Collect every line in the entries below that contains the word "sepal". Treat uppercase and lowercase as different.

----------

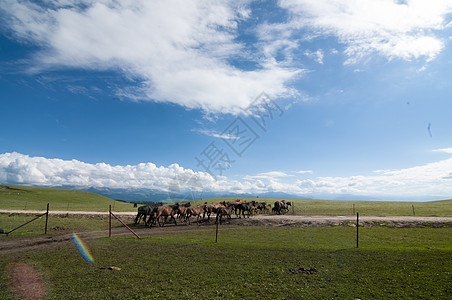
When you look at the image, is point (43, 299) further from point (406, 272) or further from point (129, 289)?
point (406, 272)

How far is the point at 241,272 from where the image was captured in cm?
1078

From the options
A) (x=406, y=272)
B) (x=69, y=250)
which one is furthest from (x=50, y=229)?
(x=406, y=272)

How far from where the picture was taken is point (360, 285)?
30.1ft

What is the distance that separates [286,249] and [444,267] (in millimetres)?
7814

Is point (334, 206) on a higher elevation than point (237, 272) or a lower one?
lower

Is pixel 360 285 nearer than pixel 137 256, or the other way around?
pixel 360 285

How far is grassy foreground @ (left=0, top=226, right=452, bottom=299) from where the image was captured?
27.8ft

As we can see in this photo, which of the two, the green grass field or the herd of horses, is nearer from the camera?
the herd of horses

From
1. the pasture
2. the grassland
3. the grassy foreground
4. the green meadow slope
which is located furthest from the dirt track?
the green meadow slope

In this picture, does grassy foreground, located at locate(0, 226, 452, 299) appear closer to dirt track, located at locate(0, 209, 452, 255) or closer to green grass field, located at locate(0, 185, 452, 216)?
dirt track, located at locate(0, 209, 452, 255)

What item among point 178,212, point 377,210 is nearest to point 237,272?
point 178,212

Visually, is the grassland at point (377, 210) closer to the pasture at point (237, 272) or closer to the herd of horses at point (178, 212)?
the herd of horses at point (178, 212)

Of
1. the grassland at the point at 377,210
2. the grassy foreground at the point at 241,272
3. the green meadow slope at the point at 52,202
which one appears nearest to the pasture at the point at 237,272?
the grassy foreground at the point at 241,272

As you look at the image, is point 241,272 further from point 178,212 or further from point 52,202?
point 52,202
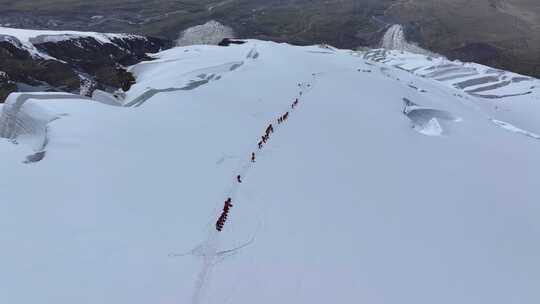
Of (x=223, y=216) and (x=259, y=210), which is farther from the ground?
(x=223, y=216)

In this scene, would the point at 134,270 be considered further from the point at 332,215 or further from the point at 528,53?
the point at 528,53

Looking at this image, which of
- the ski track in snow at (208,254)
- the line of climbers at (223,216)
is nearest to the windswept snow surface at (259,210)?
the ski track in snow at (208,254)

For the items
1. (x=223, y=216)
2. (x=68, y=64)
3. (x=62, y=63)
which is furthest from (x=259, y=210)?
(x=68, y=64)

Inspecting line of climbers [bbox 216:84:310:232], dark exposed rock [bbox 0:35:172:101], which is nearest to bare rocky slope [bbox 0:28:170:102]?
dark exposed rock [bbox 0:35:172:101]

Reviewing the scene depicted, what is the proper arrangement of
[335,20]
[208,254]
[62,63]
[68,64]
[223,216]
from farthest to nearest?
[335,20] → [68,64] → [62,63] → [223,216] → [208,254]

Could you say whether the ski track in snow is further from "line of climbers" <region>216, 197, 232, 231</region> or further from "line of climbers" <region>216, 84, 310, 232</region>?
"line of climbers" <region>216, 84, 310, 232</region>

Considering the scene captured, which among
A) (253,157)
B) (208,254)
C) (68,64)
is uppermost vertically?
(208,254)

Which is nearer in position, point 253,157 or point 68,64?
point 253,157

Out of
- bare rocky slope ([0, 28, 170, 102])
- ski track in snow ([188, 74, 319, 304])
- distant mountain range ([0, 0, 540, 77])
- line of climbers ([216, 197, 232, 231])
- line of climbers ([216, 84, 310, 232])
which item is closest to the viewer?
ski track in snow ([188, 74, 319, 304])

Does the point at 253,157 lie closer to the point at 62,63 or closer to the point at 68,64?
the point at 62,63
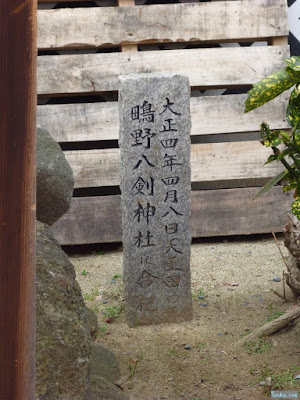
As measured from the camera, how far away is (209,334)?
12.9 ft

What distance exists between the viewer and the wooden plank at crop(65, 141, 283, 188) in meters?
5.34

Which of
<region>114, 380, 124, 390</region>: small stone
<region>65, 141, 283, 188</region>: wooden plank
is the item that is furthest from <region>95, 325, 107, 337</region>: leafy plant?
<region>65, 141, 283, 188</region>: wooden plank

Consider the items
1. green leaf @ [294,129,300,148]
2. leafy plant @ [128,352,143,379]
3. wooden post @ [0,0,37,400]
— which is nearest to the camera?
wooden post @ [0,0,37,400]

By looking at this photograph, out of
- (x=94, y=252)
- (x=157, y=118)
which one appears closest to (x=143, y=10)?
(x=157, y=118)

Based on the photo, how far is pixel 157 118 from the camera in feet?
13.1

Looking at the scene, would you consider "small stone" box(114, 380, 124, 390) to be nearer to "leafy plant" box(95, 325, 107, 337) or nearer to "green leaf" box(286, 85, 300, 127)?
"leafy plant" box(95, 325, 107, 337)

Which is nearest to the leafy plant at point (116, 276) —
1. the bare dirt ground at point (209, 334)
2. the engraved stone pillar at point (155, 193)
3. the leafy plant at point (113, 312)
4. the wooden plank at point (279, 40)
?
the bare dirt ground at point (209, 334)

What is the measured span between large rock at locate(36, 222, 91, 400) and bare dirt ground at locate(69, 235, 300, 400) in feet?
4.28

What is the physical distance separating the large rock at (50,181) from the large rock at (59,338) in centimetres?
111

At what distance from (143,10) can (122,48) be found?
366 mm

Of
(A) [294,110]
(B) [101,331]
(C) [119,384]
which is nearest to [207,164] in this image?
(B) [101,331]

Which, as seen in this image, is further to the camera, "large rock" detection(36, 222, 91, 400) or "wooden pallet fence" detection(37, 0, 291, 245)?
"wooden pallet fence" detection(37, 0, 291, 245)

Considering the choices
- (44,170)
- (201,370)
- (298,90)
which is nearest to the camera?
(298,90)

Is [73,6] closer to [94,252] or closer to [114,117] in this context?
[114,117]
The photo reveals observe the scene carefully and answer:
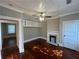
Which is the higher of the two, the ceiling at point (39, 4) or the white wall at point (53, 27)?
the ceiling at point (39, 4)

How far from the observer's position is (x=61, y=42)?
6.16 m

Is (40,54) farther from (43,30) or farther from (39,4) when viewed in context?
(43,30)

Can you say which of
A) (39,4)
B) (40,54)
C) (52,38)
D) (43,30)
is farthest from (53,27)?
(39,4)

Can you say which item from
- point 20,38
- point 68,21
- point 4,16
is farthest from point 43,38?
point 4,16

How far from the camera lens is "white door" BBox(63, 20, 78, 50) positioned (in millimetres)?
5155

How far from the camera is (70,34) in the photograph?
5465 mm

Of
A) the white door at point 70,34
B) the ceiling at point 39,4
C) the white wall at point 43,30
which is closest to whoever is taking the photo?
the ceiling at point 39,4

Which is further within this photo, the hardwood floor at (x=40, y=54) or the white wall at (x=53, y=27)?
the white wall at (x=53, y=27)

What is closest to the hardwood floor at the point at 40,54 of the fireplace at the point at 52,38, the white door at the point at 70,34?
the white door at the point at 70,34

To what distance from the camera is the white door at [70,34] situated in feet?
16.9

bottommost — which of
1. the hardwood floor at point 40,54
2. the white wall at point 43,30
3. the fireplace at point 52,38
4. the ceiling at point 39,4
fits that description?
the hardwood floor at point 40,54

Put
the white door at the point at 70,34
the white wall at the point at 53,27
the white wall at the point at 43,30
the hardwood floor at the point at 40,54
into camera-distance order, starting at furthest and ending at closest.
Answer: the white wall at the point at 43,30 < the white wall at the point at 53,27 < the white door at the point at 70,34 < the hardwood floor at the point at 40,54

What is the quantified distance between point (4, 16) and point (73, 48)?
473 centimetres

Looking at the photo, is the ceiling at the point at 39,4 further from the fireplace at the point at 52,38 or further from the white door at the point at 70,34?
the fireplace at the point at 52,38
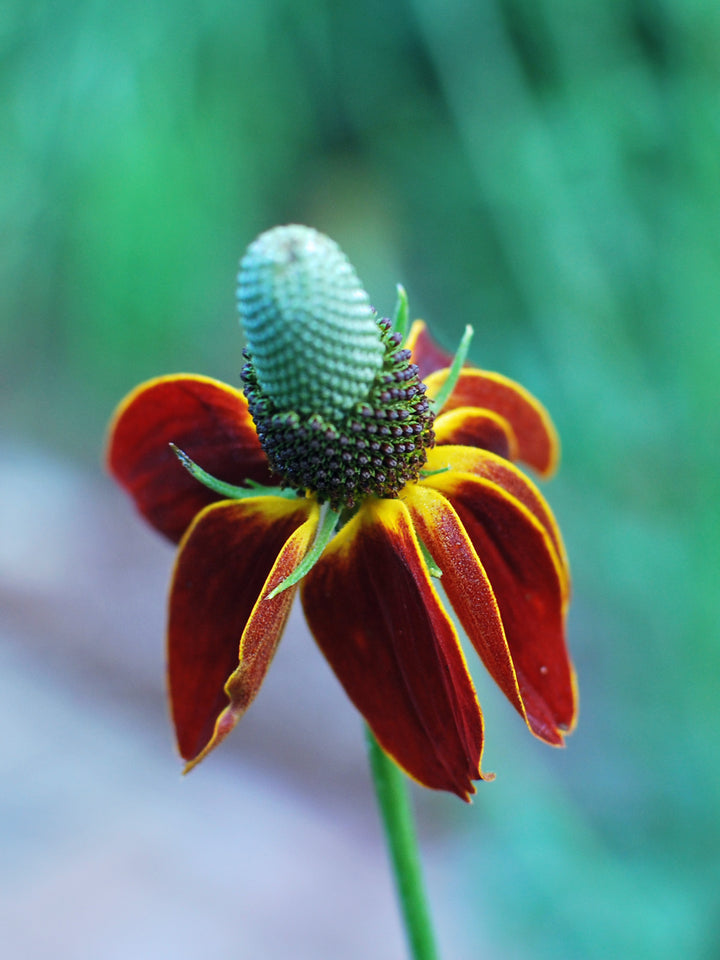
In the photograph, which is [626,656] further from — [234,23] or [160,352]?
[234,23]

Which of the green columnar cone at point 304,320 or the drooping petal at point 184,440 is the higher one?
the green columnar cone at point 304,320

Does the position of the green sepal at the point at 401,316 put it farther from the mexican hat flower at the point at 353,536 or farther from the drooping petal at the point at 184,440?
the drooping petal at the point at 184,440

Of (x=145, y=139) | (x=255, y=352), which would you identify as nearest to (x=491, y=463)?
(x=255, y=352)

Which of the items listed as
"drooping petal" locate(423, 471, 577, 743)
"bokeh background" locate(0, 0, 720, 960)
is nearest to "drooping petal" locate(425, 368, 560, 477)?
"drooping petal" locate(423, 471, 577, 743)

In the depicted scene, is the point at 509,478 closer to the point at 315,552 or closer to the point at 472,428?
the point at 472,428

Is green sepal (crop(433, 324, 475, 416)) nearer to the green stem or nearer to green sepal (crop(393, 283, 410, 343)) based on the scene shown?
green sepal (crop(393, 283, 410, 343))

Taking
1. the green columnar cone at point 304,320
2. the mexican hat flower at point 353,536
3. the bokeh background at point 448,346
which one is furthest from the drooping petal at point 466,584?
the bokeh background at point 448,346
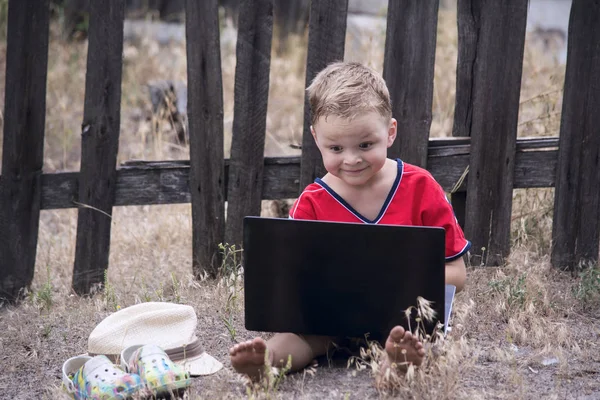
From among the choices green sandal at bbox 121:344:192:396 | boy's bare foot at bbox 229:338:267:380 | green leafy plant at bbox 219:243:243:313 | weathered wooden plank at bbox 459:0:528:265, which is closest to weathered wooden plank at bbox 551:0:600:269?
weathered wooden plank at bbox 459:0:528:265

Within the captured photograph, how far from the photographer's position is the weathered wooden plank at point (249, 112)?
12.5ft

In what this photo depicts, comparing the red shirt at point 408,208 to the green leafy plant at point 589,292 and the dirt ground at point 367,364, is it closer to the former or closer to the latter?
the dirt ground at point 367,364

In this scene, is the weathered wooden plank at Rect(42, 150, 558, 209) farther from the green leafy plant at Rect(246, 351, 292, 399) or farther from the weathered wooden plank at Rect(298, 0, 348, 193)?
the green leafy plant at Rect(246, 351, 292, 399)

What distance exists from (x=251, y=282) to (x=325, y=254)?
283 millimetres

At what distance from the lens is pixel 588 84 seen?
385cm

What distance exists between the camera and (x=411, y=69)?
3.82 meters

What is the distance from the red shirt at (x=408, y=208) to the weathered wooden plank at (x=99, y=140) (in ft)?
4.43

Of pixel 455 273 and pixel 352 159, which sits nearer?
pixel 352 159

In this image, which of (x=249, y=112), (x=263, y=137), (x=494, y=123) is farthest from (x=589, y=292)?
(x=249, y=112)

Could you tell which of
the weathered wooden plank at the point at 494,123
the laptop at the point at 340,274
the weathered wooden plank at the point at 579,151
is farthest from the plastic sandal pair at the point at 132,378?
the weathered wooden plank at the point at 579,151

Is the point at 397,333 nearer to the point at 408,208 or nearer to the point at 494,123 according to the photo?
the point at 408,208

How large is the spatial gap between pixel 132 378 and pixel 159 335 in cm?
42

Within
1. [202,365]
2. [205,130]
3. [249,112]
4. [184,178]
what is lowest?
[202,365]

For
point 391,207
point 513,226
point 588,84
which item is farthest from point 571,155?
point 391,207
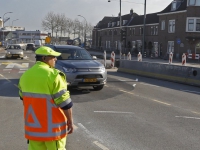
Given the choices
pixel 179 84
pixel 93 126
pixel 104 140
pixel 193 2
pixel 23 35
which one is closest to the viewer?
pixel 104 140

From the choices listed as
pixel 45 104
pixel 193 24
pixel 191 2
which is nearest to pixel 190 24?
pixel 193 24

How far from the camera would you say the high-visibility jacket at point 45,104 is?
11.2 ft

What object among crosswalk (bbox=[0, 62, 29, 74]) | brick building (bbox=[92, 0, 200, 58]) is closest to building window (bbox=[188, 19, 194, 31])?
brick building (bbox=[92, 0, 200, 58])

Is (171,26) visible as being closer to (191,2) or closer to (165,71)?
(191,2)

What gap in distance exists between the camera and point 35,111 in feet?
11.3

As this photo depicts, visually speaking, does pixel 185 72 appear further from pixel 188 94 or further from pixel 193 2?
pixel 193 2

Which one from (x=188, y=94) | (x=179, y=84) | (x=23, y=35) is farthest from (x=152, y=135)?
(x=23, y=35)

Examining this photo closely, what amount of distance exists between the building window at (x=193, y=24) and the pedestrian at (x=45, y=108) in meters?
43.3

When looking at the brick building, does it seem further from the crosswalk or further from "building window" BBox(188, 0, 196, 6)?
the crosswalk

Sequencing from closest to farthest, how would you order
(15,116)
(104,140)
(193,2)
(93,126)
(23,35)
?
(104,140) → (93,126) → (15,116) → (193,2) → (23,35)

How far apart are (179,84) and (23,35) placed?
414ft

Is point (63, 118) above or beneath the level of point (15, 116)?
above

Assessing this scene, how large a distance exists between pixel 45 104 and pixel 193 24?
143 feet

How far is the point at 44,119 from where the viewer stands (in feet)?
11.2
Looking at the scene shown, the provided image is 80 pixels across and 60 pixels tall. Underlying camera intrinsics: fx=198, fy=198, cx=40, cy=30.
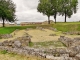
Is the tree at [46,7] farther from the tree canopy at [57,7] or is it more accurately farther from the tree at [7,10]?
the tree at [7,10]

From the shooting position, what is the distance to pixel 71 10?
96.6 m

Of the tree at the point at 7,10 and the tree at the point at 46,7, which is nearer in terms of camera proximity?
the tree at the point at 7,10

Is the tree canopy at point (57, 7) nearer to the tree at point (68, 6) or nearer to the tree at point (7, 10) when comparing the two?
the tree at point (68, 6)

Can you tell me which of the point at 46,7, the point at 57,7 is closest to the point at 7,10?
the point at 46,7

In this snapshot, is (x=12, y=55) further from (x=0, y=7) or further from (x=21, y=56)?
(x=0, y=7)

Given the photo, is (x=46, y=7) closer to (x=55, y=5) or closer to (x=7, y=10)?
(x=55, y=5)

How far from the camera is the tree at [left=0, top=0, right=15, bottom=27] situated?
81.7 metres

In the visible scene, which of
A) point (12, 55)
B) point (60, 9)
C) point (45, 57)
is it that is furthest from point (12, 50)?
point (60, 9)

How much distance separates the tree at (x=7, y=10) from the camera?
81650 mm

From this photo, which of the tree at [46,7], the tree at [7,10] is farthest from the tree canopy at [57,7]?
the tree at [7,10]

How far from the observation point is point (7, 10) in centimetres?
8206

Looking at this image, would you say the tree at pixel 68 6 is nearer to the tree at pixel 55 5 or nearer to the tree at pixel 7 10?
the tree at pixel 55 5

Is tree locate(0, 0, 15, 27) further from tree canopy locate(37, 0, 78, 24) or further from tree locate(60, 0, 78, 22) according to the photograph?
tree locate(60, 0, 78, 22)

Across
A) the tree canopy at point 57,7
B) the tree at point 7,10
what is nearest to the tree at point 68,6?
the tree canopy at point 57,7
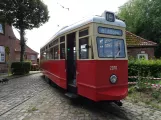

----------

Result of this exercise |
Does the position of the green sepal at the point at 401,316 put it farther from the mexican hat flower at the point at 353,536 or farther from the drooping petal at the point at 184,440?
Is green sepal (crop(433, 324, 475, 416)) nearer to the green stem or nearer to green sepal (crop(393, 283, 410, 343)) based on the scene shown?
green sepal (crop(393, 283, 410, 343))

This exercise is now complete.